Most sore and swollen throats are caused by a viral infection. The most common viruses that result in a sore throat are the common cold virus, influenza virus and mononucleosis. Other less common viruses include measles and chickenpox, notes the Mayo Clinic.
Bacterial infections can also cause sore throats. The most common bacterial infection is strep throat, according to Medline Plus. Other bacterial infections include tonsillitis and diphtheria, which is common in developing nations. Both viruses and bacteria enter through the nose and mouth as a result of airborne pathogens or contact with an infected person. Other causes of sore and swollen throat include allergies, pollution, dry air, tumors and HIV infection.
In the case of a sore and swollen throat caused by bacteria, treatment consists of a series of antibiotics. All of the antibiotics must be taken, even if symptoms go away before the antibiotics are gone.
Viral sore throats cannot be treated by medication. The doctor will recommend rest and plenty of fluids throughout the day. Usually a viral sore throat will resolve itself in approximately 10 days, however, those caused by mononucleosis can last over four weeks, according to the American Academy of Family Physicians.

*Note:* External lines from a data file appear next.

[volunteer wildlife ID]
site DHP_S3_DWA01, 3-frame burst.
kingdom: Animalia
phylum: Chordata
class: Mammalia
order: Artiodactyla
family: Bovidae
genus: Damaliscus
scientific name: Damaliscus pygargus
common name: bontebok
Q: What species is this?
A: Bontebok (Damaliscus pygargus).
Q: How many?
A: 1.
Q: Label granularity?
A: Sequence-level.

Recommendations to ease the pain and discomfort associated with a sore throat include gargling with warm salt water, sucking on throat lozenges, candy or popsicles, and taking a pain reliever.
The best method of prevention is frequent hand washing. Other prevention methods include not sharing utensils or drinks with others, regular disinfection of items such as telephones and door handles, avoiding contact with people who are sick, staying indoors on days of high pollution and installing a humidifier in your home.
Sore throats are a common occurrence. However, you should contact your doctor immediately if a sore and swollen throat is accompanied by fever of greater than 101 degrees F, pus in the back of the throat, red rash or increased skin redness, extreme difficulty in swallowing, labored breathing or tender, swollen lymph glands.